Yok, bence şimdilik ABD, aynı İsrail’in zaman zaman yaptığı gibi, sahada devamlı başarılar kazanan Suriye ordusunun önünü kesmek için bu tür hava saldırılarını bir süre daha yinelemekten öteye gidemez. Şurası açık, ABD veya NATO, Irak’ta, Afganistan’da yaptığını Suriye’de yapamaz.
Bu “İdlip kumpası” dolayısıyla bir kez daha ABD’nin saldırganlıktan vazgeçemeyeceği, onunla barış yapılamayacağı açık olarak ortaya çıkmıştır. ABD ancak güçten anlar. Onun karşısına Suriye’nin, geçmişte Vietnam’ın yaptığı gibi bir güç koymanız gerekir.

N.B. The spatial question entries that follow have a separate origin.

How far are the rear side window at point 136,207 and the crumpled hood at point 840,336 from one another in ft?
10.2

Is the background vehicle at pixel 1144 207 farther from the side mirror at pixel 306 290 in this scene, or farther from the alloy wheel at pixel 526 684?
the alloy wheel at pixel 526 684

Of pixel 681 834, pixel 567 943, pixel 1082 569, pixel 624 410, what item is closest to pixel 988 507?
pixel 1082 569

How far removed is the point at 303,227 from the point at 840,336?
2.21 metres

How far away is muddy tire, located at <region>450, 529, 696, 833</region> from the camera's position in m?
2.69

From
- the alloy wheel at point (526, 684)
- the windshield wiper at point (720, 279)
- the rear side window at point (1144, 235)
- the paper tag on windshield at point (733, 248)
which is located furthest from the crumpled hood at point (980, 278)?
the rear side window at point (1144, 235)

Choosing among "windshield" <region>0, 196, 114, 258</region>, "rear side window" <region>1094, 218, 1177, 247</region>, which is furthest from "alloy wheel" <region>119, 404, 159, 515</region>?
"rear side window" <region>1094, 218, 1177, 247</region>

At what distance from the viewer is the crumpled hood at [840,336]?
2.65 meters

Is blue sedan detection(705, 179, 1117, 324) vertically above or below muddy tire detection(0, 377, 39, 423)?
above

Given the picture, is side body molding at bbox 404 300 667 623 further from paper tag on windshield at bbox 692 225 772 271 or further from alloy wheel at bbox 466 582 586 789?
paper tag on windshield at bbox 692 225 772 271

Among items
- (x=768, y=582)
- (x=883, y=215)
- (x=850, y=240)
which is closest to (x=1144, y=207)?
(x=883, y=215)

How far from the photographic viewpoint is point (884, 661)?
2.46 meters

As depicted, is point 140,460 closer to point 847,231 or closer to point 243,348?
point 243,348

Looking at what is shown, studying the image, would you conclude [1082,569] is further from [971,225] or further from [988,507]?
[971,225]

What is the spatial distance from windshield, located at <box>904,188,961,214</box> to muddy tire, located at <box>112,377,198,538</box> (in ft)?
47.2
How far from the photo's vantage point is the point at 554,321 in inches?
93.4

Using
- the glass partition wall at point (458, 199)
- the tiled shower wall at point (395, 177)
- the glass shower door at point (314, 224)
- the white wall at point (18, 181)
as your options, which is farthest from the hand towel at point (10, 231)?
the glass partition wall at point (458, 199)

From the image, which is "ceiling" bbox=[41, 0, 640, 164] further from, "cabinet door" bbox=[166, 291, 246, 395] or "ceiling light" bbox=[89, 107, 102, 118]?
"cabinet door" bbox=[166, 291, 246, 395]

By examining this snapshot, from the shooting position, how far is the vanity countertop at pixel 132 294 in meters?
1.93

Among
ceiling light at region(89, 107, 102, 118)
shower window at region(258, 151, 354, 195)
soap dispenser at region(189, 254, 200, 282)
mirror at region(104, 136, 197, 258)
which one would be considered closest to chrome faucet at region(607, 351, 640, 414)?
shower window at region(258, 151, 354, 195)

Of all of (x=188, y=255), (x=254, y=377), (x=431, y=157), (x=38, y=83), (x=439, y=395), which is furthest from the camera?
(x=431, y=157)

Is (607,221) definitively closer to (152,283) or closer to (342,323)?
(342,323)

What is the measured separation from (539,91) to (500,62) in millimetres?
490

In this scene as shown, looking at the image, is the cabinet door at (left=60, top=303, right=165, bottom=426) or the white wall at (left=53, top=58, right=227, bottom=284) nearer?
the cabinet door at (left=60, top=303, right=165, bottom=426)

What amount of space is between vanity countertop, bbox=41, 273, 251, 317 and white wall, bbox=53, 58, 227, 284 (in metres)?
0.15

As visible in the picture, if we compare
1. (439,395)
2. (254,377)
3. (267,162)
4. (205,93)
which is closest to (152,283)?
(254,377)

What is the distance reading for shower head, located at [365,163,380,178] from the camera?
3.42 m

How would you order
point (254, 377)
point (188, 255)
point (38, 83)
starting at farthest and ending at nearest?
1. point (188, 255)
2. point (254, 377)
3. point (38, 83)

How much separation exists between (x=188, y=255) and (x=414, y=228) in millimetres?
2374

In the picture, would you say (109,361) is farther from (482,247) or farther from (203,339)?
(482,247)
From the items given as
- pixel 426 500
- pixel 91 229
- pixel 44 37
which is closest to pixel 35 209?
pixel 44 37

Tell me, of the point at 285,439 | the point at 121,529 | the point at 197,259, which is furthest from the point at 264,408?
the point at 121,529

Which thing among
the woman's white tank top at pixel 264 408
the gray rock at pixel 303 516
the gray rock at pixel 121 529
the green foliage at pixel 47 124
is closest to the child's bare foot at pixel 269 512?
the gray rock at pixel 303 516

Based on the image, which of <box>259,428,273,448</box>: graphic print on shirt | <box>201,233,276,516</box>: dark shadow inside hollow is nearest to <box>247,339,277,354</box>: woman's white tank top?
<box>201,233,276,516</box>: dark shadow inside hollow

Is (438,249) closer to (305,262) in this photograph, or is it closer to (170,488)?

ABD’nin bu Humus saldırısı bundan böyle kartların açık oynanmasına hizmet edecektir. ABD, Suriye’ye kısmen de olsa yerleşmek istiyor. Çünkü Suriye’yi kontrol edemezse, İsrail’in, Arap petrol monarşilerinin güvenliğini temin edemeyeceğini, Rusya’nın bölgede ilerlemesini durduramayacağını, “İran belası”ndan kurtulamayacağını görüyor. Bölgede Almanya gibi bir emperyalist gücün ön almasına izin vermek istemiyor.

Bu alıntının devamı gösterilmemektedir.